__Your instructions__. Rewrite the entries below as a Markdown table with the columns Row and Line, one numbered row per line, starting at the line that contains "What sits higher, the" and ending at the last line of the entries, blank lines left out.

☆ ☆ ☆ ☆

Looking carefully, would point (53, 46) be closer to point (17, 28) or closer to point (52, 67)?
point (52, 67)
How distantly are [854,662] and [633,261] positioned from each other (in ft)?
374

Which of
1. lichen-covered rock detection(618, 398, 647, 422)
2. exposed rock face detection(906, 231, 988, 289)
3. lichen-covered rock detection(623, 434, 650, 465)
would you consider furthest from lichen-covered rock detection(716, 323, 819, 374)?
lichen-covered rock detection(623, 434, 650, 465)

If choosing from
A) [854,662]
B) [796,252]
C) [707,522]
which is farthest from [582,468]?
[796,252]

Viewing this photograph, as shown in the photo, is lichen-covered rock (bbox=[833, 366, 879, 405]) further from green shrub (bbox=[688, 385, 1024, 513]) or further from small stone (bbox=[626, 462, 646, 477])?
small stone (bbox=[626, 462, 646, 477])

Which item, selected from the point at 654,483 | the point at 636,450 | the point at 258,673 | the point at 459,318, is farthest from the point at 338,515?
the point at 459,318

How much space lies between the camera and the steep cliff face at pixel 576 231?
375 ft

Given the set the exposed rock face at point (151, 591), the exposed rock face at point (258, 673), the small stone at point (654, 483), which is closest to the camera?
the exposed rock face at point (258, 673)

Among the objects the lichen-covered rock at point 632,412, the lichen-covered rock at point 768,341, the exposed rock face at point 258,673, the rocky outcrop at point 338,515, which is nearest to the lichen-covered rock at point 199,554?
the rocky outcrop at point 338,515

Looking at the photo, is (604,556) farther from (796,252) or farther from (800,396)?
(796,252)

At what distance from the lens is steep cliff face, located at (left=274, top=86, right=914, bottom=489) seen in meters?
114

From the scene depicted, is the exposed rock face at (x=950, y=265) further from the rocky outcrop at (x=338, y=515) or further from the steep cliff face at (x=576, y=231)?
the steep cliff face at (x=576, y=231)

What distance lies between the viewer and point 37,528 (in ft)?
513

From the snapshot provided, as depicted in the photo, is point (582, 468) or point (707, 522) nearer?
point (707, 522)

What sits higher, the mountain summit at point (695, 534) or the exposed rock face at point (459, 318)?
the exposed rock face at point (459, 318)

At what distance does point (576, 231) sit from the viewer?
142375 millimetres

☆ ☆ ☆ ☆

__The response__.
| Row | Line |
|---|---|
| 1 | What sits higher, the mountain summit at point (695, 534) or the exposed rock face at point (459, 318)? |
| 2 | the exposed rock face at point (459, 318) |
| 3 | At what distance does point (576, 231) sit from the viewer? |
| 4 | 142375 millimetres |